In short, a disruptive technology is something that transforms a historically expensive product, which only a few people with a lot of money and a lot of skill have access to, by making it more affordable and available to a wider group of people.
The term was first brought to public attention in 1995 by a Harvard Professor named Clayton M. Christensen.
This level of innovation is usually so huge that it completely eradicates the previous incumbent (in some cases very quickly). The reasons behind this usually being that the technology offers exponentially better performance, while being produced at a markedly lower cost. Before you know it the new technology is everywhere!
While this may all sound like some new-fangled modern concept, it’s actually something that has been going on for some time. There are loads of historic examples of disruptive technology. Things such as the first horse powered agricultural machines disrupted the need for field workers. The same applies to the first Ford Model T, which did for horse-power what the horse did for manual labour.
While these two inventions may have benefited two totally different industries, they both had something in common — they were wildly better than anything that had come before (and a price that was actually affordable for the masses). People quickly adopted them and soon enough, they replaced their predecessors.
Modern Day Disruptors
While you may think that some of this is ancient history, there’s a wealth of products and services (that you probably use) which are changing and disrupting the world around you. The most obvious one is probably Netflix, but other companies such as Airbnb, Mondo and Uber have changed the way we travel, bank and rent movies. 2016 really is a golden age for innovation as companies start to value and incorporate the millennial generation’s idea of what a good service should be.
What Does The Future Hold?
The future is really, really exciting. There are so many products in development that will rapidly change the way that we live. For example, IBM’s Watson will revolutionise the medical profession — soon enough, we could value a computer’s diagnosis over a human doctors. One of the more immediate disruptions will happen once self-driving cars are approved for use on our roads. Long-distance lorry driving will become a thing of the past as there will be no need for the drivers.
While this may seem like a lot of people will lose their jobs due to incoming disruptive technology, it simply isn’t the case. Historically, disruption does not reduce the amount of jobs. In fact, it creates them. We simply cannot conceive of the jobs of the future. However, what we do know is that in the past, disruption has always created them.
During the industrial revolution, luddites thought that the new machines would end their jobs and way of life.

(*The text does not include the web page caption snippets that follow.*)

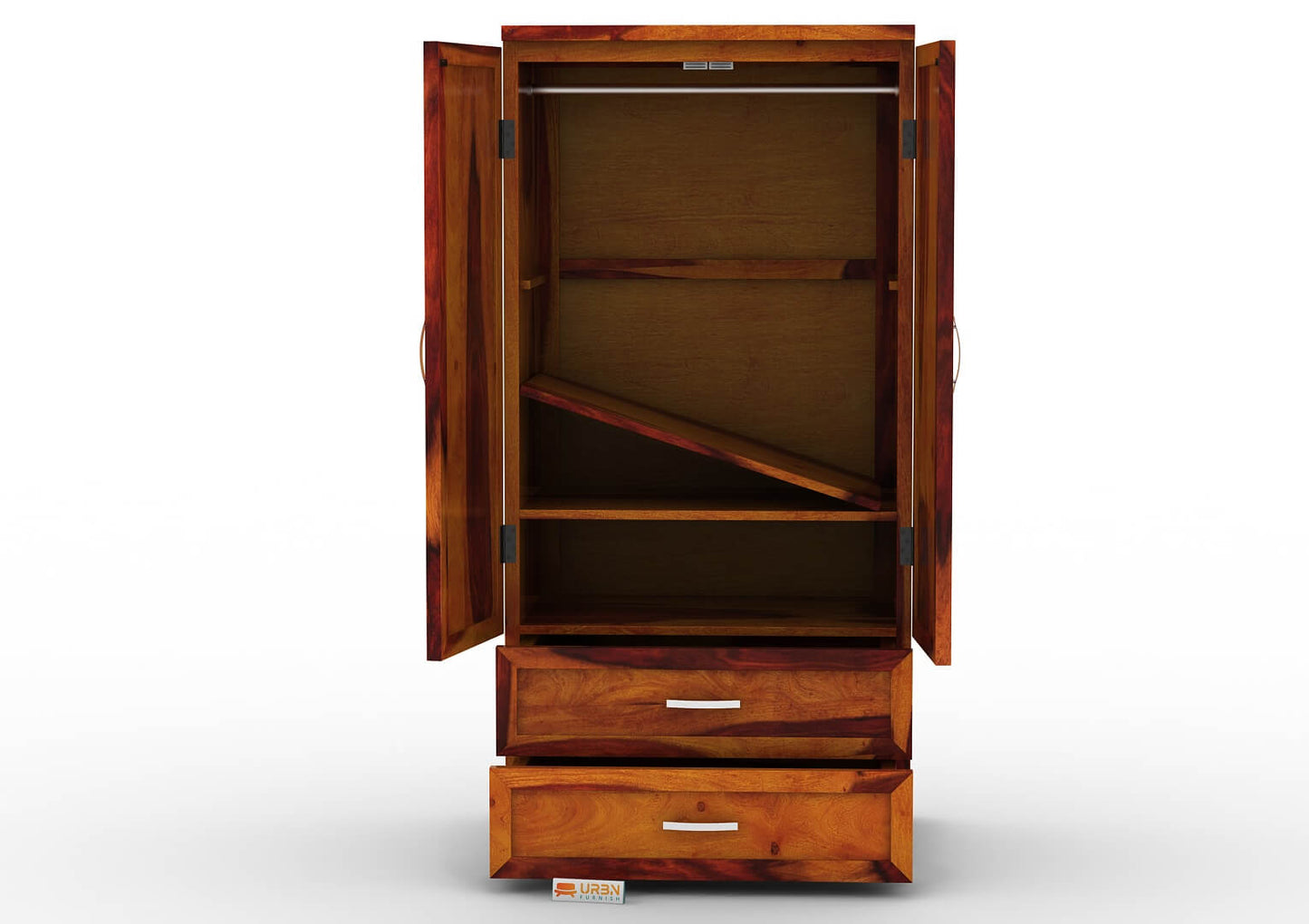 Fabhouse-Wardrobe-Honey_7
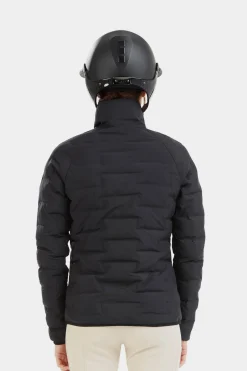 Softlight Damenjacke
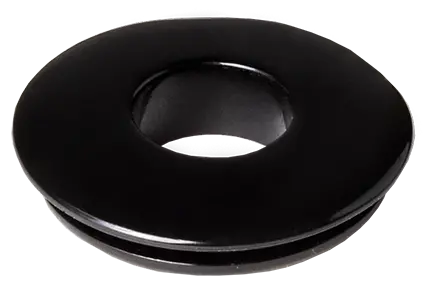 1-1/2" Traditional Gladhand Sealing Lip (Pack Of 10) | 101118 Tectran 1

That wasn’t exactly the case, while some people couldn’t work in the cotton factories anymore, people were still needed to produce and manage these machines and that’s where their existing skills were put to use. The same happened to the field workers during the medieval age. While people’s concerns are realistic, there is great hope for a future where many dangerous or repetitive jobs will be performed by robots.
Jobs Have Always Changed
If you think about it, there used to be a time where it would be impossible to imagine any village that didn’t have a cobbler or a farrier (a person with the skills of both a blacksmith and a vet who looks after horses feet). However, time moves on and machines evolve — horses aren’t the predominant way of getting around anymore, cars are. Hence why we don’t need as many cobblers or farriers as we used to, we now need more mechanics. As technology changes, so do the jobs that go along with it.
However, it would be remiss of us to say that whatever happens, people will be okay. There are going to be a lot of people out there who either have to retrain or retire and finding a solution needs to become part of the national consciousness.
One solution that a lot of people are suggesting is ‘basic income’. This is where governments provide a monthly allowance to cover people’s essential expenses such as food, clothing and housing. Countries such as Switzerland, Holland and Canada have already started to seriously consider enacting it within the next year or so. The idea is that robots would generate money (automation is expected to add $2.7 trillion each year to the world economy), which could used to provide basic income to those it displaces.
Whatever happens, it’s clear that we need to have a solution ready for when automation does happen — before it might be too late.